FoMo
© Ben Gingell

“The future is here – it’s just not evenly distributed.”

As the supply chain ponders the possible uses of blockchain in logistics, Paul Brody, global blockchain leader for EY, dismissed suggestions that it is still “early days” for the technology.

“We’ll move very fast to it being heavily industrialised,” he told members of the Blockchain in Transport Alliance (BiTA) in Atlanta this week.

EY already has a wine supply chain application using blockchain, and more than 25 clients have signed up to its Blockchain Analyzer. But he warned that companies should make wise choices in using the tool that is well-suited to supply chain management.

“Don’t fix something that’s not broken,” he said.

Ken Craig, vp special projects for McLeod Software, said that critical to the consideration of using blockchain would be the objectives.

“It should not be technology-driven, but business-driven,” he said.

Scott Friesen, vp strategic analytics at Echo Logistics added: “Most cases require other technology in addition to blockchain, such as geopositioning or whatever. There is other enabling tech that needs to be used. It doesn’t help to oversimplify.”

More than 2,000 companies have signed up to BiTA, in an attempt to collaborate in setting standards.

“What’s driving it is the FoMo effect: fear of missing out. It’s exciting. If we can collaborate, we might be able to make this work,” added Mr Craig.

EY has a simple set of questions to help clients determine whether blockchain can offer them solutions to problems (see below).

Mr Brody pointed to licence software as an example of a very complex process to bill for.

“It used to take 45 days to tell the customer the cost. It’s now four minutes,” he said. “Blockchain will do for networks of enterprises and business ecosystems what ERP did for the single company,” he said.

He went on to reveal his vision of the future, which would develop via four major transitions. Blockchains would go from private to pubic, he predicted.

“Private blockchains don’t really scale,” he explained. He pointed to email as the ultimate in public systems: “It’s an open system, with ecosystems that have emerged to address issues such as spam, storage, mobile delivery.”

The second transition, he said, would be a move from notarisation – or time-stamped documents – to tokenisation.

“My money tokens will be exchanged for your product and service tokens,” he said. “Blockchain prevents the disappearance or double-counting of assets. Inventory is handled with the same precision as bank transfers, and all inventory moves must be balanced between locations,” he explained. “That means you can run a lot of supply chains with significantly less inventory.”

The third would be a move towards tokenised dollars – or Fiat currency, which is legal tender whose value is backed by the government that issued it.

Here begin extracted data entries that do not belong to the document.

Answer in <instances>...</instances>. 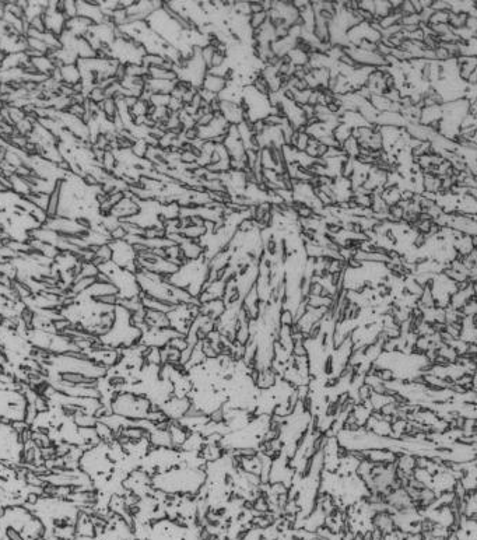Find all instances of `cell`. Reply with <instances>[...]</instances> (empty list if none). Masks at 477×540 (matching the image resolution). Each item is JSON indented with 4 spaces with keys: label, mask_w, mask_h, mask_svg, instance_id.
Segmentation results:
<instances>
[{
    "label": "cell",
    "mask_w": 477,
    "mask_h": 540,
    "mask_svg": "<svg viewBox=\"0 0 477 540\" xmlns=\"http://www.w3.org/2000/svg\"><path fill=\"white\" fill-rule=\"evenodd\" d=\"M171 100V97L168 94H153L150 98V104L154 105L156 108L168 107V102Z\"/></svg>",
    "instance_id": "cell-3"
},
{
    "label": "cell",
    "mask_w": 477,
    "mask_h": 540,
    "mask_svg": "<svg viewBox=\"0 0 477 540\" xmlns=\"http://www.w3.org/2000/svg\"><path fill=\"white\" fill-rule=\"evenodd\" d=\"M200 87L207 90V91H210V93H213L214 95H219V94H221L226 90L227 81L224 80V77H221V76H216V74L206 73V76L203 78Z\"/></svg>",
    "instance_id": "cell-1"
},
{
    "label": "cell",
    "mask_w": 477,
    "mask_h": 540,
    "mask_svg": "<svg viewBox=\"0 0 477 540\" xmlns=\"http://www.w3.org/2000/svg\"><path fill=\"white\" fill-rule=\"evenodd\" d=\"M60 74H62V83L67 85H74L78 81H81L80 70H78L77 64H66L60 67Z\"/></svg>",
    "instance_id": "cell-2"
}]
</instances>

“You could also go back to the gold standard,” he added. “But for a stable, liquid coin: that’s the dollar.”

Finally, he said, the market would move from separated to integrated systems.

Dale Chrystie, vp strategy for FedEx Freight, agreed. “Blockchain is a team sport,” he said.

 

EY’s criteria for blockchain use;

  • are there multiple parties in the system? Blockchain is more secure with more parties;
  • is establishing trust between all the parties an issue? Multiple points of verification improve trust;
  • are we securing the ownership or management of a finite resource? The core logic is designed to prevent double counting of assets and record ownership and transfers;
  • do all the parties need to work with shared, complex business logic? Smart contracts can handle very complex logic and be customised for each relationship;
  • does the process depend on an extended business network? Most companies have cooperation with established direct partners, but struggle with multi-tier network visibility.